= Beginning of Section =
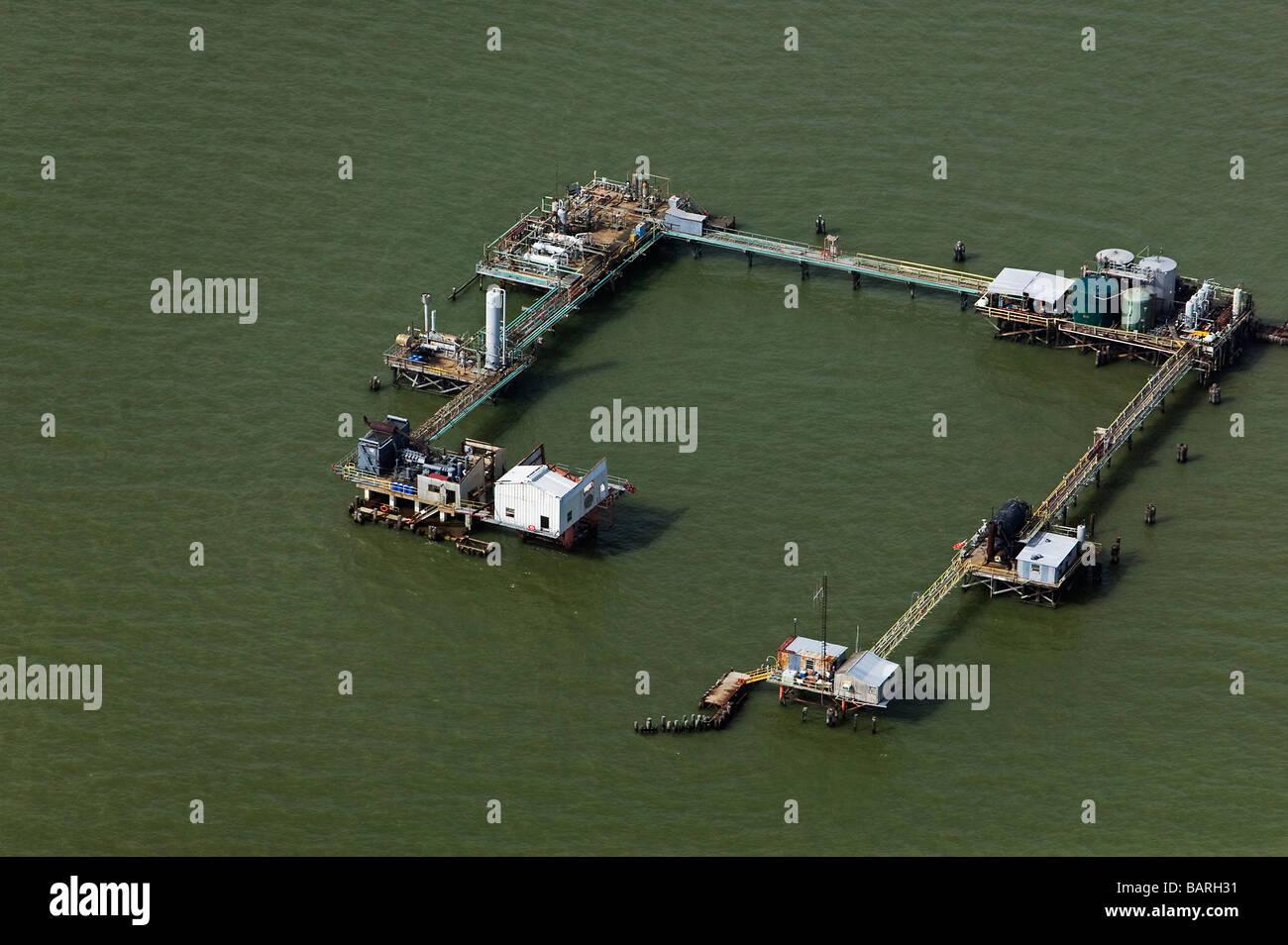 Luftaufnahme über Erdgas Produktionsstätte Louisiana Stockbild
= End of Section =
= Beginning of Section =
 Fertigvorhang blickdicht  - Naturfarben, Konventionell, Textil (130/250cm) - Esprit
= End of Section =
= Beginning of Section =
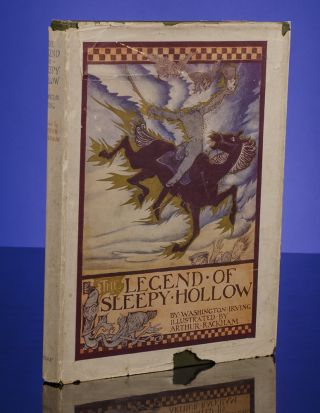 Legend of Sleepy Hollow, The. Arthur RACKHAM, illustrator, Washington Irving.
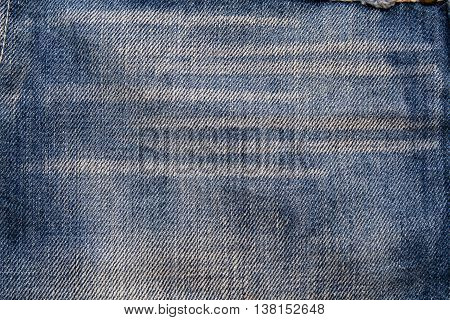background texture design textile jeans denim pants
= End of Section =
* EXERCISE *
What you return must match, character for character, the lines above from the one with "Legend of Sleepy" through the one with "background texture design", minus any pictures.

* EXERCISE SOLUTION *
 Legend of Sleepy Hollow, The. Arthur RACKHAM, illustrator, Washington Irving.
background texture design textile jeans denim pants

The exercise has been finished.